Page extract:
------------------------------------------------------------
1

I've honed my transformations in DataPrep, and am now trying to run the DataFlow job directly using gcloud CLI.

I've exported my template and template metadata file, and am trying to run them using gcloud dataflow jobs run and passing in the input & output locations as parameters.

I'm getting the error:

Template metadata regex '[ \t\n\x0B\f\r]*\{[ \t\n\x0B\f\r]*((.|\r|\n)*".*"[ \t\n\x0B\f\r]*:[ \t\n\x0B\f\r]*".*"(.|\r|\n)*){17}[ \t\n\x0B\f\r]*\}[ \t\n\x0B\f\r]*' was too large. Max size is 1000 but was 1187.

I've not specified this at the command line, so I know it's getting it from the metadata file - which is straight from DataPrep, unedited by me.

I have 17 input locations - one containing source data, all the others are lookups. There is a regex for each one, plus one extra.

If it's running when prompted by DataPrep, but won't run via CLI, am I missing something?

Adam Hopkinson
  • 28,281
  • 7
  • 65
  • 99

1 Answers1

0

In this case I'd suspect the root cause is a limitation in gcloud that is not present in the Dataflow API or Dataprep. The best thing to do in this case is to open a new Cloud Dataflow issue in the public tracker and provide details there.

James
  • 2,321
  • 14
  • 30
------------------------------------------------------------
Data shown:
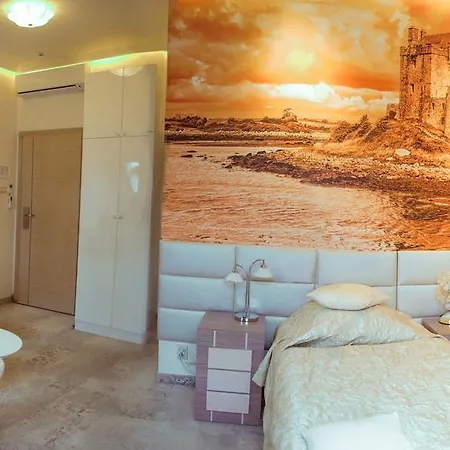 Manor House Adults Only מלון חלביסקה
------------------------------------------------------------
Set of tasks:
1 > Answer these from the Dataflow forum thread:
(a) Which gcloud command did the poster use to run the exported template?
(b) How many input locations are there, and what does the one that isn't a lookup contain?
(c) What does the reply recommend doing?
2 > According to the Dataflow forum thread, why does the poster conclude that the oversized regex is coming from the metadata file?
3 > Return everything in the Dataflow forum thread from "I'm getting the" down to "unedited by me.".

Answers to the problems:
1 >
(a) gcloud dataflow jobs run
(b) There are 17 input locations, and the one that isn't a lookup contains source data.
(c) It recommends opening a new Cloud Dataflow issue in the public tracker and providing details there.

2 > The poster had not specified the regex at the command line, so it had to come from the metadata file. That file came straight from DataPrep and had not been edited.

3 >
I'm getting the error:

Template metadata regex '[ \t\n\x0B\f\r]*\{[ \t\n\x0B\f\r]*((.|\r|\n)*".*"[ \t\n\x0B\f\r]*:[ \t\n\x0B\f\r]*".*"(.|\r|\n)*){17}[ \t\n\x0B\f\r]*\}[ \t\n\x0B\f\r]*' was too large. Max size is 1000 but was 1187.

I've not specified this at the command line, so I know it's getting it from the metadata file - which is straight from DataPrep, unedited by me.